上級に位置する団員達が作業もそこそこ、そこかしこで少数の塊を作ってヒソヒソと話し合っている。
内容は言わずと知れた、彼等のリーダーについてである。
先程、現れたゼロは、仮面をしていても不機嫌なのがありありとわかる状態で、「部屋にいる。しばらくは誰も寄越すな」と言い置いてさっさと篭ってしまったのだ。
ならなんでやってきたのか?と疑問にも思うと言うもの。
カレンはゼロの私室がある方向をチラチラと気にしているが、一歩を踏み出せないでいる。
「落ち着かないね~、紅月さん。そんなにゼロが気になるのかなぁ?」
紅蓮弐式のメンテナンス中のその状態に、隣の月下からやっぱりメンテナンス中の朝比奈が声を掛けた。
「ッ‥‥それは‥‥確かに気になりますけど。‥‥その、報告したい事があるんです」
カレンは動揺しつつも、問いに答えた。
カレンの言葉に、他の月下からは藤堂と四聖剣が視線を寄越し、横に立っていたラクシャータも顔を上げた。

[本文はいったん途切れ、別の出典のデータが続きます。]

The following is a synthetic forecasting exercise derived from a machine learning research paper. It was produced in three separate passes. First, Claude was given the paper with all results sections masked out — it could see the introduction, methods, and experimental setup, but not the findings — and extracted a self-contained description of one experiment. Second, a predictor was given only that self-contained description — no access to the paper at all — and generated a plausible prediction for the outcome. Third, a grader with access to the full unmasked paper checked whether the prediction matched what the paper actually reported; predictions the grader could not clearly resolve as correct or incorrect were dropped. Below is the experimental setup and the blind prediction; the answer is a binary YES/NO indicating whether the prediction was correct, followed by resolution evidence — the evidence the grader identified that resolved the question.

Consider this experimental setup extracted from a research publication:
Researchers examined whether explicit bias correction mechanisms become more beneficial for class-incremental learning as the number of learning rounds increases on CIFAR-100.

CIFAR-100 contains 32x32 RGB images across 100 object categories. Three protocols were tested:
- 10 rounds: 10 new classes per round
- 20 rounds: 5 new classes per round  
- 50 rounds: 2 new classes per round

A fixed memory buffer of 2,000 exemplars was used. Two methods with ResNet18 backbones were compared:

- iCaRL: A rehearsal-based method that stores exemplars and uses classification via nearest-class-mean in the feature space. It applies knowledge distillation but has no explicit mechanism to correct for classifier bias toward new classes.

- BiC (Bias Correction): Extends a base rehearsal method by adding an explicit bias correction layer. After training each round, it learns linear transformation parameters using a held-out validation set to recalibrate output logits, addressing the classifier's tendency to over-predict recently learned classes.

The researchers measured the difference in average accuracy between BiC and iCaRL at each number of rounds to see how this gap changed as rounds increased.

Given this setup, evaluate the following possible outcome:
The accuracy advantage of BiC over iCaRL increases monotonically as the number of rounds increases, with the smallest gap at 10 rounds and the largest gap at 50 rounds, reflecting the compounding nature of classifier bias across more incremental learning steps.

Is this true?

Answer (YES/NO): YES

「そっかぁ。‥‥急ぎとか深刻とかの話なら、言いに行った方が良いんじゃないかなぁ?それか扇さんに報告しとくか」
「おれ達にでも良いよ~?」と朝比奈が返した。
言われて暫く躊躇っていたカレンが言いさした時、不意に立ちこめたピザのにおいに顔を上げた。
やってきたのは言わずと知れたC.C.だ。
気づいた順に口を閉ざし、波が引くように静かになる。
現れたC.C.は格納庫を見回すと、ディートハルトと話をしている扇を見つけ声を掛けた。

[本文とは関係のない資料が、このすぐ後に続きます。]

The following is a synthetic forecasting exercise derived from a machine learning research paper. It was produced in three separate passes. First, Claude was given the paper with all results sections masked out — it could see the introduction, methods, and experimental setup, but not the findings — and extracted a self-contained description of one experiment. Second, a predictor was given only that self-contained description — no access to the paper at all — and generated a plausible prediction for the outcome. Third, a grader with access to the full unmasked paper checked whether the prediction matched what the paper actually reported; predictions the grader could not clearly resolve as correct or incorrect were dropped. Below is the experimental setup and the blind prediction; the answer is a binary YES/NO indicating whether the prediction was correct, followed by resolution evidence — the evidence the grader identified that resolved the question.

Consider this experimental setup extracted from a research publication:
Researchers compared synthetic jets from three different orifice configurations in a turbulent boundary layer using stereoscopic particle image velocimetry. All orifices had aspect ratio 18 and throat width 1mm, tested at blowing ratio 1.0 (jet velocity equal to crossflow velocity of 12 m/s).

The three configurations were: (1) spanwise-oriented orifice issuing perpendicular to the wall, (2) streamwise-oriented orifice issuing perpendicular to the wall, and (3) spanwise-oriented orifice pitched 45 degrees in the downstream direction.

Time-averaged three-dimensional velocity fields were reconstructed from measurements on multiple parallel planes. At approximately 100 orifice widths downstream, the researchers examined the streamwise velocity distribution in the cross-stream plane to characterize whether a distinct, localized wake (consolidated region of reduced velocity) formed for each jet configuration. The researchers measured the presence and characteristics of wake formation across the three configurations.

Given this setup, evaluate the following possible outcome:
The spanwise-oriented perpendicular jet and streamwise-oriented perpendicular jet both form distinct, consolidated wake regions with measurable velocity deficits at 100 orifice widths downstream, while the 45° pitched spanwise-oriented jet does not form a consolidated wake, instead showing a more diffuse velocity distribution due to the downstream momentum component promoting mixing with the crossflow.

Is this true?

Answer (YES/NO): YES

「扇。あいつが話があるそうだから会議室へ行って待ってろ」
C.C.が扇にだけ声を掛けたことに、一同騒然となる。
煩そうにC.C.が顔を顰めていると、扇は頷きながらも問いかける。
「わ、わかった。‥‥けど、‥‥おれだけなのか?」
「いや?‥‥‥煩いぞ、貴様等」
ピザを口に銜えながら応じていたC.C.が、ピザを口から放すなり、声のボリュームを上げた。
当然、再びピタリと静かになる。
「扇の他は、カレン、ディートハルト、ラクシャータ。‥‥藤堂と四聖剣‥‥だったかな?」
「はぁ~?なんでおれ様が入ってないんだよ。おかしいだろ?おれだって幹部なんだぜ?」
玉城が速攻で抗議を口にする。
「煩い。あいつは入れようとしていたがわたしが却下した。貴様が入ると話が進まないからな」
「なッ、テメッ勝手な事してるんじゃねーぞ」
「煩い。‥‥今、あいつの機嫌は最悪なんだ。貴様があいつに怒られたいのは勝手だし忠告する義理はないが言ってやる。‥‥今だけは止せ。骨も残らないからな」
C.C.は玉城にそれだけを言うと、「指名した者は急げよ」と手を振りながら戻っていった。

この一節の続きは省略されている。